U of S psychology students win national competition

By in News

Applied social psychology students at the University of Saskatchewan enjoy a unique opportunity in both masters and doctoral programs, which allows them to participate in the annual Student Evaluation Case Competition.

The case competition began in 1986 and according to their website, has established a reputation as a dynamic, hands-on opportunity for post-secondary students to learn about evaluation.

The competition aims to help students build their evaluation skills using real-life cases. Each February, teams of university students from across Canada assess a case and submit their responses online. The top three teams are chosen by a panel of judges and invited to compete at the Canadian Evaluation Society annual conference.

This year, the U of S team travelled to Montréal and took home the title for the third time in the competition’s history.

Linzi Williamson, doctoral student of applied social psychology at the U of S, recognizes the value of this opportunity.

“The [U of S] applied social psychology program is quite unique. There is only a handful of other schools across Canada that actually offer a similar program. There certainly are some other programs, not psychology related, that offer training in program evaluation but to have an applied social psychology program evaluation focus is quite unique,” Williamson said.

According to Williamson, the program and ability to participate in the case competition are not the only unique opportunities that the U of S offers its students.

Upon completing her undergraduate studies at Wilfred Laurier University, Williamson relocated from Ontario to complete her graduate and doctoral studies at the U of S under the guidance of Karen Lawson, associate head and professor of the department of psychology.

Williamson stresses the importance of having a supportive supervisor that encourages students’ goals and aspirations.

“The reason why I moved here to do my masters in applied social psychology — the number one reason — was because of Karen.
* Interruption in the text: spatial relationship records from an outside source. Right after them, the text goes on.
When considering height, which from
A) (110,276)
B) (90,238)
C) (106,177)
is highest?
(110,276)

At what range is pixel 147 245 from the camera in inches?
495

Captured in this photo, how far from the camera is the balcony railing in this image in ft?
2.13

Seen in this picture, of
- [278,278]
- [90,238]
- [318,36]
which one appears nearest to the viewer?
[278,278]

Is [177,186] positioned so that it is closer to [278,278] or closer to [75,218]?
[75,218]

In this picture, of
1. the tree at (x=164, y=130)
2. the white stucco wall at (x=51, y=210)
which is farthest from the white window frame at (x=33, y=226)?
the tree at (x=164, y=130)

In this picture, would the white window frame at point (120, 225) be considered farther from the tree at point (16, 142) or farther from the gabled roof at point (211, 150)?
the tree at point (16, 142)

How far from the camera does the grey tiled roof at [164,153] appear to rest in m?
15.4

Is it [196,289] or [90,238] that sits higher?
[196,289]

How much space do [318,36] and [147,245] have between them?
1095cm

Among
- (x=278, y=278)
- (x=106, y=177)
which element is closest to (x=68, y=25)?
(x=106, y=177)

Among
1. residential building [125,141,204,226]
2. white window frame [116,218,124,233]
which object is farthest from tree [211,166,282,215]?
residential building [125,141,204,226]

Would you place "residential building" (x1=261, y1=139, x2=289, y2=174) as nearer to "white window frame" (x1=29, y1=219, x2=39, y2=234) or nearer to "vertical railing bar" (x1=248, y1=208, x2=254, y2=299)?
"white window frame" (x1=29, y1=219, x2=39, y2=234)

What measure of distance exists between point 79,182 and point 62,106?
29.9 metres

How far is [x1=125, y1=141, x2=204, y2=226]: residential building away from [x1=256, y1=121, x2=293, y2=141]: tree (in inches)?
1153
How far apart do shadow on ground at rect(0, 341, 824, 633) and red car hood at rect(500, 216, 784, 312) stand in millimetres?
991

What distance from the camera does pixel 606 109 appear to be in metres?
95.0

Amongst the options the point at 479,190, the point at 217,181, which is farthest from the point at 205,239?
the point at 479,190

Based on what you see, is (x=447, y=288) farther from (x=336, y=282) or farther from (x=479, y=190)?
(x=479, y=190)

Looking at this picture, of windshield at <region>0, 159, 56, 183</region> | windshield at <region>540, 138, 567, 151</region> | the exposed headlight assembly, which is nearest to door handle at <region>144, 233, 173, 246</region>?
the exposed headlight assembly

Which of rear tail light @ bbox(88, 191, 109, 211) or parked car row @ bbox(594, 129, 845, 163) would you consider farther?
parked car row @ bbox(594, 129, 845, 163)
Karen Lawson has been my supervisor for my masters and currently is for my PhD, and then she has also been my coach for the student competitions.”

The applied social psychology program provides extensive training in research methodologies and in psychological theories and statistics, which builds a skill set that transfers into real-world application. The case competition takes the development of this skill set to the next level.
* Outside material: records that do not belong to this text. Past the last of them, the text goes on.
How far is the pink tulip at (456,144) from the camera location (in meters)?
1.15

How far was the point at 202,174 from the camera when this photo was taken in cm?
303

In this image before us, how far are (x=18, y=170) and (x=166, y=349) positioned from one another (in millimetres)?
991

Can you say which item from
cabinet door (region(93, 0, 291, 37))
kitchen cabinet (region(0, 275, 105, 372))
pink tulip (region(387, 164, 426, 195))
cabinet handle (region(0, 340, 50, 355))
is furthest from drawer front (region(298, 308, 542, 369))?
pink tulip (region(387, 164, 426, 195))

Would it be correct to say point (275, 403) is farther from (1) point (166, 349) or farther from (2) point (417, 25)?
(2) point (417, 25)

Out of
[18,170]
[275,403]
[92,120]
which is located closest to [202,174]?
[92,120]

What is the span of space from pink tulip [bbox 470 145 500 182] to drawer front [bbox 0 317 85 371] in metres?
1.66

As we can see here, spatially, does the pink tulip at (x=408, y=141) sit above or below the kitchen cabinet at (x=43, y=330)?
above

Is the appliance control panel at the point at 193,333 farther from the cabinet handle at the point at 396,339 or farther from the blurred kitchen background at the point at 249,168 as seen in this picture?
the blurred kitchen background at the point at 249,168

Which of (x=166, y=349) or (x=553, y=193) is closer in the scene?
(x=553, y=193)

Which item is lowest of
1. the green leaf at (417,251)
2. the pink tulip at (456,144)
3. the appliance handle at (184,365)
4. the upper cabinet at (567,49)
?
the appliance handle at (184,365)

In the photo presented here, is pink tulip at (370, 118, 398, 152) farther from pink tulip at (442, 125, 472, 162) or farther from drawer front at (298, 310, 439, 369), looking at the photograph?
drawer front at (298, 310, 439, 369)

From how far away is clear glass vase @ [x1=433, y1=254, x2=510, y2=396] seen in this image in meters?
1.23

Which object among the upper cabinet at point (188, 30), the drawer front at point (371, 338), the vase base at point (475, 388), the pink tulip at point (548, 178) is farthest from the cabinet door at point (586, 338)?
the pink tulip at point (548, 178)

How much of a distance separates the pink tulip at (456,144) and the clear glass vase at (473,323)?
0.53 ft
This is Williamson’s third and final year participating in the competition.

“I would say to students, we don’t always have a lot of people in applied social who want to take part in this competition and I would love to remind them about what a great experience it is. It is much different and more intensive than you could often get when doing your internships and practicums and it is something that is in addition to those experiences,” Williamson said. “I really think students need to give it a second thought and not just say, ‘Oh I don’t have the time,’ because it is absolutely worth it to make the time to take part in this competition.”

Michael Heimlick, graduate student in applied social psychology at the U of S, joined the team this year. His research studies on First Nations proved beneficial in the last round of the competition, which focused on the Aboriginal Youth Leadership Program. The program, offered by Canada World Youth, aims to build capacity for Aboriginal youth to become community leaders.
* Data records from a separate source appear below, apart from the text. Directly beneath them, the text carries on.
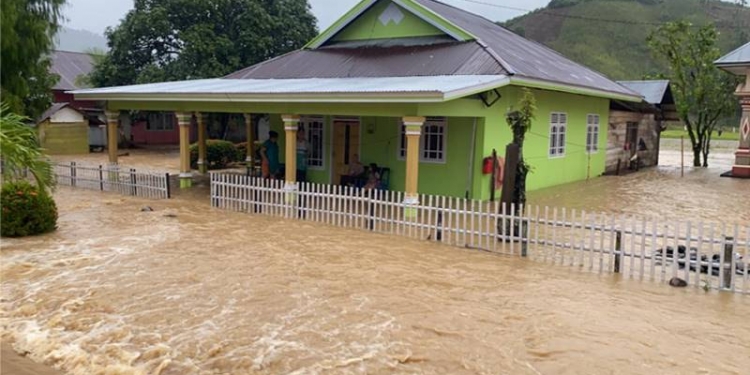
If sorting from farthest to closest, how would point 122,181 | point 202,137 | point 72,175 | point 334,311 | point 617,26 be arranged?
1. point 617,26
2. point 202,137
3. point 72,175
4. point 122,181
5. point 334,311

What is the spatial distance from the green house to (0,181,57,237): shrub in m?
4.56

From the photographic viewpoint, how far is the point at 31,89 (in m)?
20.9

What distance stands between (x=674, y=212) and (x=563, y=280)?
23.8 feet

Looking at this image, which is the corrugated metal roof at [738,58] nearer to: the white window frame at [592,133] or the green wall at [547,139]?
the green wall at [547,139]

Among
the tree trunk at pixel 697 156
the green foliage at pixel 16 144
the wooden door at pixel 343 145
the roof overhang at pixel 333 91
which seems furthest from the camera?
the tree trunk at pixel 697 156

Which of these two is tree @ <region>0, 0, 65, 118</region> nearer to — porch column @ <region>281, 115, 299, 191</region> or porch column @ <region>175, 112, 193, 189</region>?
porch column @ <region>175, 112, 193, 189</region>

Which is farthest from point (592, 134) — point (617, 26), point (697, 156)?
point (617, 26)

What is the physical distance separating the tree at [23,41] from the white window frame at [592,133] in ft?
54.5

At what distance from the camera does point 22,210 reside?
36.1ft

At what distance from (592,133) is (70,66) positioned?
110ft

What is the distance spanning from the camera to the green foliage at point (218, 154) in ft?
81.1

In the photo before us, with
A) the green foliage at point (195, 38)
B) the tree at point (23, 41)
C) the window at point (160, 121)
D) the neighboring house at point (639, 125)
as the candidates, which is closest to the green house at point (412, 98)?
the tree at point (23, 41)

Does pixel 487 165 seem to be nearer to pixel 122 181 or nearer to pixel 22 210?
pixel 122 181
“I think what really set us above the other teams is that we really tried to focus on cultural sensitivity and we understand that we don’t know best. We have to work with the First Nations communities that were in the case to develop an evaluation that they are going to be able to use and understand; it just makes sense to work with them,” Heimlick said.

The U of S team’s presentation was so impressive that Canada World Youth wants to use their proposal to determine the impact that their current services are having on Aboriginal youth.

Since his experience at the competition, Heimlick has decided to pursue a career in evaluation and encourages other social psychology students to participate in the future.

“Take part! You never know what you may learn, or you might like it so much that you will want to make a career of it — like me.”